:: Do this ::
Decide whether each statement below agrees with the thread on opera singers and drugs: (a) figures exist that document how widespread substance abuse is among opera singers; (b) singers use cortisone to control inflamed vocal cords; (c) Gladiator holds that conductors perform under the same amount of stress as singers. Answer yes or no for each and quote the deciding words of the thread.

:: Article ::

# Stressed Opera Singers Turn to Drugs



## D Minor (Dec 8, 2007)

I’ve found this article (published in 2007), and I’d like to have your opinion about it:


Stripping away opera's glamour, singers are increasingly speaking out about a more sordid side of their world - increased drug and alcohol use sparked by relentless pressure to perform often and well.

Most performers continue to avoid the pitfalls of substance abuse and no figures exist documenting the extent of such behavior. But insiders agree that heightened competition, unyielding sponsor demands and the weight of stardom are leading to excesses that invite comparisons of opera to sports tarnished by doping scandals.

Some attempts to stay on top are relatively harmless, like popping a beta blocker to soothe the butterflies before stepping on stage. But others are more alarming.

Singers often overuse steroids in the form of cortisone to control inflamed vocal cords _ sometimes in amounts that can permanently impair their abilities, say performers and their doctors. Others drink too much. Still others snort cocaine, according to insiders.

Inability to cope sometimes turns into tragedy - as in the case of American tenor Jerry Hadley, who killed himself last month after what friends said was a prolonged bout of depression and reported financial and drinking problems.


----------



## tutto (Apr 11, 2007)

if you wanna get down, down on the ground...

conductors are cocainomans


----------



## Gladiator (Dec 4, 2007)

tutto said:


> if you wanna get down, down on the ground...
> 
> conductors are cocainomans


Really? Conductors are not performing under the same amount of stress.


----------



## tutto (Apr 11, 2007)

yes, when you take it, bye-bye stress


----------

:: Data listing ::

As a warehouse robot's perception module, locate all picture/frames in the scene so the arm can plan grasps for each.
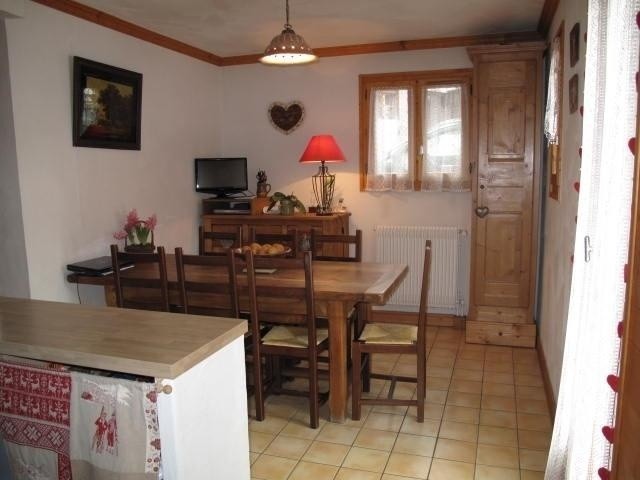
[71,55,143,151]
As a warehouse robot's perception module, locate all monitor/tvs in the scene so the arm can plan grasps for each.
[195,157,248,199]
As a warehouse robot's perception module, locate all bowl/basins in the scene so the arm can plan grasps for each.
[230,248,293,268]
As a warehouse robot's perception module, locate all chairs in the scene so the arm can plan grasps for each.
[352,239,433,422]
[245,249,330,429]
[174,247,271,416]
[110,244,170,312]
[199,224,364,367]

:: Exercise response ::
(a) No: "no figures exist documenting the extent of such behavior."
(b) Yes: "Singers often overuse steroids in the form of cortisone to control inflamed vocal cords"
(c) No: "Conductors are not performing under the same amount of stress."